[begin Text passage]

This is a level 4 number activity from the Figure It Out series. It relates to Stage 7 of the Number Framework.
solve money problems involving multiplication and division
This activity presents a multiplication scenario that combines 3 factors to get a result.
In their initial discussion, the students could work in problem-solving groups of four and focus on understanding the problem. Have them report back on the numbers involved in question 1a and how they relate to each other (that is, the 3 books, the 10 cents, and the 10 days work together as factors, not addends).
After the students have solved the problem, discuss the strategies used. In question 1a, the factors are 3 x 10 x 10 = 300 cents or $3. Some students would multiply left to right (3 x 10 = 30, then 30 x 10 = 300), while others would multiply right to left (10 x 10 = 100; this is $1, so 3 x 1 = $3).
It is good practice to ensure that the students change the 300 cents into $3 because that is the most economical form.
Questions 1b and 1c have only one factor of 10, whereas 1a has two factors of 10. Encourage the students to see the effect of multiplying by 10 on the place value of the other factor. Question 1c, where the equation is 3 x 23 x 10, can be solved by doing 3 x 23 = 69, then 69 x 10 = 690. Ask them to notice how the 69 moves one place to the left to become 690.

[end Text passage]
[begin Data]

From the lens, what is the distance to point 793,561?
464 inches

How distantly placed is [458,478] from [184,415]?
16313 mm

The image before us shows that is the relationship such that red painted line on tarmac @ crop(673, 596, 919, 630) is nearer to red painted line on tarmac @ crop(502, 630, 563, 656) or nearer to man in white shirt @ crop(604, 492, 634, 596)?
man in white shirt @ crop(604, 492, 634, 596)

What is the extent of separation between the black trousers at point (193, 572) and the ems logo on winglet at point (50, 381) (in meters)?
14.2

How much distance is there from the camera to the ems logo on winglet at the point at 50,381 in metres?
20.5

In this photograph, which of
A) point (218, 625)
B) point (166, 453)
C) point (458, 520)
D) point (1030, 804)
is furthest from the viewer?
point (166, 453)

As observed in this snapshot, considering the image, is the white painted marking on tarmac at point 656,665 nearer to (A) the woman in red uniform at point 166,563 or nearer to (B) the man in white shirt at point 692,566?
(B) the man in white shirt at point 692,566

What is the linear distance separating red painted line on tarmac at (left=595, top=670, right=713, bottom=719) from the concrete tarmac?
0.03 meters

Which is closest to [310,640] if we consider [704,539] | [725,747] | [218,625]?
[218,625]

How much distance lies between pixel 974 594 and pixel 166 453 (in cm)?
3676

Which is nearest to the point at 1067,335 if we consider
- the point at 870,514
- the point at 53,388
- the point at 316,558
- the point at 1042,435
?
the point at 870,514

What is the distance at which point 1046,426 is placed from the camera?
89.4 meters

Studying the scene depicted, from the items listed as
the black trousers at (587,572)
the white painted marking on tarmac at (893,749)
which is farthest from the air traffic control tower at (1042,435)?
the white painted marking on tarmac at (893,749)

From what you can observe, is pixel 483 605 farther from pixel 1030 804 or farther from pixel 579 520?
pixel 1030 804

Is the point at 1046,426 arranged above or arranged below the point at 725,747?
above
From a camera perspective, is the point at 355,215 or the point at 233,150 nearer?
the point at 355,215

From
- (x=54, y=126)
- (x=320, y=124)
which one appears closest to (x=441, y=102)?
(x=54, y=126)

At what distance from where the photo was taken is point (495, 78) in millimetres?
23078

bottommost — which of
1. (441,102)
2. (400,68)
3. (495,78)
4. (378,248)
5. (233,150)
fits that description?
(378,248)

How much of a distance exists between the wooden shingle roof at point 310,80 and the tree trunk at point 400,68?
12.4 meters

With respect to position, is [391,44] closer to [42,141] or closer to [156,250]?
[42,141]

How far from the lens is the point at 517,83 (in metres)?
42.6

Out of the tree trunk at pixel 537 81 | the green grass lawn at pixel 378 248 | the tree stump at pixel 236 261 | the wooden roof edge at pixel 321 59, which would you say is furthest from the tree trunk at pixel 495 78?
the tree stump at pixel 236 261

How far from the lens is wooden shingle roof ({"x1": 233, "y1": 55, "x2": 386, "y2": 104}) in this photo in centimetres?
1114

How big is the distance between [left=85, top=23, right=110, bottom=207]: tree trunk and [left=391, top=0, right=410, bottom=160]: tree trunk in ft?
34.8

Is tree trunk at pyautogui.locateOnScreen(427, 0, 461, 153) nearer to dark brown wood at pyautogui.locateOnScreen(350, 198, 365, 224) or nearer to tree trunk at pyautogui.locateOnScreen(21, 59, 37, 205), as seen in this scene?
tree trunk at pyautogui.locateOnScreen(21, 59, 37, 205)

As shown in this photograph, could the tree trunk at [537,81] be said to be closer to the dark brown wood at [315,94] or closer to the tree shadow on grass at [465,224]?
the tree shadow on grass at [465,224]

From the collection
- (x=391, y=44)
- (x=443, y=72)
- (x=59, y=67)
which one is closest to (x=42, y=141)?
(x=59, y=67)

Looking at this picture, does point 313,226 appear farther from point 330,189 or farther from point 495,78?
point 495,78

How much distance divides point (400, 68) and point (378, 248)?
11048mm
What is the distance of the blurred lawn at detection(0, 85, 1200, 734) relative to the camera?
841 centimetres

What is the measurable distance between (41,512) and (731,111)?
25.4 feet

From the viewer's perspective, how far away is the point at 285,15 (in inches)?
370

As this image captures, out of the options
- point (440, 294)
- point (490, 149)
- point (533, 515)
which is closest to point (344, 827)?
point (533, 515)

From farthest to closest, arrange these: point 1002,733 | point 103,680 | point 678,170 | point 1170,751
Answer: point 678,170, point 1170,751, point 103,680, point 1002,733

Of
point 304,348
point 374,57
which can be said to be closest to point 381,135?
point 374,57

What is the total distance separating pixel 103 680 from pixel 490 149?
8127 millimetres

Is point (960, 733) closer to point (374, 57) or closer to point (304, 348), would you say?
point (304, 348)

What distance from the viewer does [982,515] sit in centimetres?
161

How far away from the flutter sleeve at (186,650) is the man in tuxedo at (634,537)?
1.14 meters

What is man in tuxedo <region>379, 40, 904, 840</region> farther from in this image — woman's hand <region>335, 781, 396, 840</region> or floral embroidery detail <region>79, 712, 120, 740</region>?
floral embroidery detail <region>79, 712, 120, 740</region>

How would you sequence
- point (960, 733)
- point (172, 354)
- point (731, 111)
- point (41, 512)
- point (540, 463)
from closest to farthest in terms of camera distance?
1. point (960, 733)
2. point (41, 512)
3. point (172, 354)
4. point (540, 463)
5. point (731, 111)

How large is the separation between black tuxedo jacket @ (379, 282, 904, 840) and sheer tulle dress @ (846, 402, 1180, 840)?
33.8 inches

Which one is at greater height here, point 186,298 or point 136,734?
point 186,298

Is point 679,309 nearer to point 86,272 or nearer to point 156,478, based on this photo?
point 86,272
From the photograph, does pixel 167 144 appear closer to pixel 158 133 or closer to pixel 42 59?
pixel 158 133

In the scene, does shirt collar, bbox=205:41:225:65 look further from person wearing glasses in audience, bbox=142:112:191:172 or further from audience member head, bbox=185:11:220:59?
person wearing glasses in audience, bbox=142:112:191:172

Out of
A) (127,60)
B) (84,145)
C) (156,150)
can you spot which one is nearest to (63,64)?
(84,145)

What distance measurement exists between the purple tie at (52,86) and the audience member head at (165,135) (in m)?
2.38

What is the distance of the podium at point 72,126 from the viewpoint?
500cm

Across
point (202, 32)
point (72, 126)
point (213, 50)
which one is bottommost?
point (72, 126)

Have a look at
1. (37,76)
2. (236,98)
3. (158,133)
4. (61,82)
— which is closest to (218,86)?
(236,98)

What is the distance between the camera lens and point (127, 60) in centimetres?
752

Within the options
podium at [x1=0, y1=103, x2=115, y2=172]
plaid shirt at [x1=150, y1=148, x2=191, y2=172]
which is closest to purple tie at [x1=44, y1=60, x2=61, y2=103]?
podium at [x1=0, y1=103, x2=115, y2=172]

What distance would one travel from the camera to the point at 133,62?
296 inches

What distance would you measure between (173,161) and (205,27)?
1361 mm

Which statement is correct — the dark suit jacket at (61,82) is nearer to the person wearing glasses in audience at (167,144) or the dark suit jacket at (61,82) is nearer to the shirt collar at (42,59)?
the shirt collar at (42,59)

[end Data]

Jobs:
A - List every question label that the teaching notes mention.
B - Write out the part of the teaching notes starting at "solve money problems" and ending at "factors, not addends).".
The lines of spatial relation data are not needed here.

Written answers:
A - 1a, 1b, 1c

B -
solve money problems involving multiplication and division
This activity presents a multiplication scenario that combines 3 factors to get a result.
In their initial discussion, the students could work in problem-solving groups of four and focus on understanding the problem. Have them report back on the numbers involved in question 1a and how they relate to each other (that is, the 3 books, the 10 cents, and the 10 days work together as factors, not addends).